RECORD EXTRACTS:

┌──

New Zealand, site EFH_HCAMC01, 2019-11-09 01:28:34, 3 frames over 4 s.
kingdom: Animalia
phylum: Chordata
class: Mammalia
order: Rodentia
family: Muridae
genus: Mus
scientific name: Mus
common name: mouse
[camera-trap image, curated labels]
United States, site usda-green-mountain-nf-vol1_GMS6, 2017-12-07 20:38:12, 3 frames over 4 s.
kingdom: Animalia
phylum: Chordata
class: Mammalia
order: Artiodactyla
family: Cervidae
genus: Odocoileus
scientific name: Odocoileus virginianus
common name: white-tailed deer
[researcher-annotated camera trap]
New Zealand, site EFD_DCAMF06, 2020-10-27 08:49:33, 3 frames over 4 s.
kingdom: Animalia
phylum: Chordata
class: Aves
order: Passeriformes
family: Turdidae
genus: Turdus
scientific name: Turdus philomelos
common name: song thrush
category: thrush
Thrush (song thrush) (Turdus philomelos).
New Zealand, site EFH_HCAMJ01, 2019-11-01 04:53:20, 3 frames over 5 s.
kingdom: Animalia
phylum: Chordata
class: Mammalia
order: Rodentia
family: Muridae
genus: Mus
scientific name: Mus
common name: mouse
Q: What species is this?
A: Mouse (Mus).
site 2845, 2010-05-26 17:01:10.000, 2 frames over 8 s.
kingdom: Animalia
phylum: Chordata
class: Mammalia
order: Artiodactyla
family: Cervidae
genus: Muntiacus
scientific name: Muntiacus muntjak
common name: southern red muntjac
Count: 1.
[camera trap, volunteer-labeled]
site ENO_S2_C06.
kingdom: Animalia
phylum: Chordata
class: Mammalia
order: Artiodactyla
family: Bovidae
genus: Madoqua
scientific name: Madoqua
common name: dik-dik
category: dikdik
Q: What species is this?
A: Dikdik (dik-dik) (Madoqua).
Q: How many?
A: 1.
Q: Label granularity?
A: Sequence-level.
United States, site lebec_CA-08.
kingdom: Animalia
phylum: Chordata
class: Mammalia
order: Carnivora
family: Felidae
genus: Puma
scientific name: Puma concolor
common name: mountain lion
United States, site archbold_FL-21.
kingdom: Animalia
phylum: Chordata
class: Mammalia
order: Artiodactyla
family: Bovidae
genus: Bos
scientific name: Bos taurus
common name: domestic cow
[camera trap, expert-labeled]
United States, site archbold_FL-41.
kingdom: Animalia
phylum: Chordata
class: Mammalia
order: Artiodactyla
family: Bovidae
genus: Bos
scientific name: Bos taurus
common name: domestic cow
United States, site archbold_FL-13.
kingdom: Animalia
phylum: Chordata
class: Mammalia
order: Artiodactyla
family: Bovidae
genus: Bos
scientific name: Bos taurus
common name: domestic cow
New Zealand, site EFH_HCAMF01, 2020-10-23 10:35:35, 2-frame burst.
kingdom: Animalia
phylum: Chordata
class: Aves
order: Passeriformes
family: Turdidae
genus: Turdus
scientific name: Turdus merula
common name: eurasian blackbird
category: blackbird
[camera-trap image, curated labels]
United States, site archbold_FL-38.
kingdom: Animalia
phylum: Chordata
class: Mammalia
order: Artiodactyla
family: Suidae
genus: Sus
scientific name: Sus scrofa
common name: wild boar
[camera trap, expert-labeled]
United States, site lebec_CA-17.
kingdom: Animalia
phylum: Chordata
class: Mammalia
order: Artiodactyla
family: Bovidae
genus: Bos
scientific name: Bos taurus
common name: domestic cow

└──

AIM OF THE EXERCISE: Copy the material above so that it matches line for line.

SOLVED EXERCISE:
New Zealand, site EFH_HCAMC01, 2019-11-09 01:28:34, 3 frames over 4 s.
kingdom: Animalia
phylum: Chordata
class: Mammalia
order: Rodentia
family: Muridae
genus: Mus
scientific name: Mus
common name: mouse
[camera-trap image, curated labels]
United States, site usda-green-mountain-nf-vol1_GMS6, 2017-12-07 20:38:12, 3 frames over 4 s.
kingdom: Animalia
phylum: Chordata
class: Mammalia
order: Artiodactyla
family: Cervidae
genus: Odocoileus
scientific name: Odocoileus virginianus
common name: white-tailed deer
[researcher-annotated camera trap]
New Zealand, site EFD_DCAMF06, 2020-10-27 08:49:33, 3 frames over 4 s.
kingdom: Animalia
phylum: Chordata
class: Aves
order: Passeriformes
family: Turdidae
genus: Turdus
scientific name: Turdus philomelos
common name: song thrush
category: thrush
Thrush (song thrush) (Turdus philomelos).
New Zealand, site EFH_HCAMJ01, 2019-11-01 04:53:20, 3 frames over 5 s.
kingdom: Animalia
phylum: Chordata
class: Mammalia
order: Rodentia
family: Muridae
genus: Mus
scientific name: Mus
common name: mouse
Q: What species is this?
A: Mouse (Mus).
site 2845, 2010-05-26 17:01:10.000, 2 frames over 8 s.
kingdom: Animalia
phylum: Chordata
class: Mammalia
order: Artiodactyla
family: Cervidae
genus: Muntiacus
scientific name: Muntiacus muntjak
common name: southern red muntjac
Count: 1.
[camera trap, volunteer-labeled]
site ENO_S2_C06.
kingdom: Animalia
phylum: Chordata
class: Mammalia
order: Artiodactyla
family: Bovidae
genus: Madoqua
scientific name: Madoqua
common name: dik-dik
category: dikdik
Q: What species is this?
A: Dikdik (dik-dik) (Madoqua).
Q: How many?
A: 1.
Q: Label granularity?
A: Sequence-level.
United States, site lebec_CA-08.
kingdom: Animalia
phylum: Chordata
class: Mammalia
order: Carnivora
family: Felidae
genus: Puma
scientific name: Puma concolor
common name: mountain lion
United States, site archbold_FL-21.
kingdom: Animalia
phylum: Chordata
class: Mammalia
order: Artiodactyla
family: Bovidae
genus: Bos
scientific name: Bos taurus
common name: domestic cow
[camera trap, expert-labeled]
United States, site archbold_FL-41.
kingdom: Animalia
phylum: Chordata
class: Mammalia
order: Artiodactyla
family: Bovidae
genus: Bos
scientific name: Bos taurus
common name: domestic cow
United States, site archbold_FL-13.
kingdom: Animalia
phylum: Chordata
class: Mammalia
order: Artiodactyla
family: Bovidae
genus: Bos
scientific name: Bos taurus
common name: domestic cow
New Zealand, site EFH_HCAMF01, 2020-10-23 10:35:35, 2-frame burst.
kingdom: Animalia
phylum: Chordata
class: Aves
order: Passeriformes
family: Turdidae
genus: Turdus
scientific name: Turdus merula
common name: eurasian blackbird
category: blackbird
[camera-trap image, curated labels]
United States, site archbold_FL-38.
kingdom: Animalia
phylum: Chordata
class: Mammalia
order: Artiodactyla
family: Suidae
genus: Sus
scientific name: Sus scrofa
common name: wild boar
[camera trap, expert-labeled]
United States, site lebec_CA-17.
kingdom: Animalia
phylum: Chordata
class: Mammalia
order: Artiodactyla
family: Bovidae
genus: Bos
scientific name: Bos taurus
common name: domestic cow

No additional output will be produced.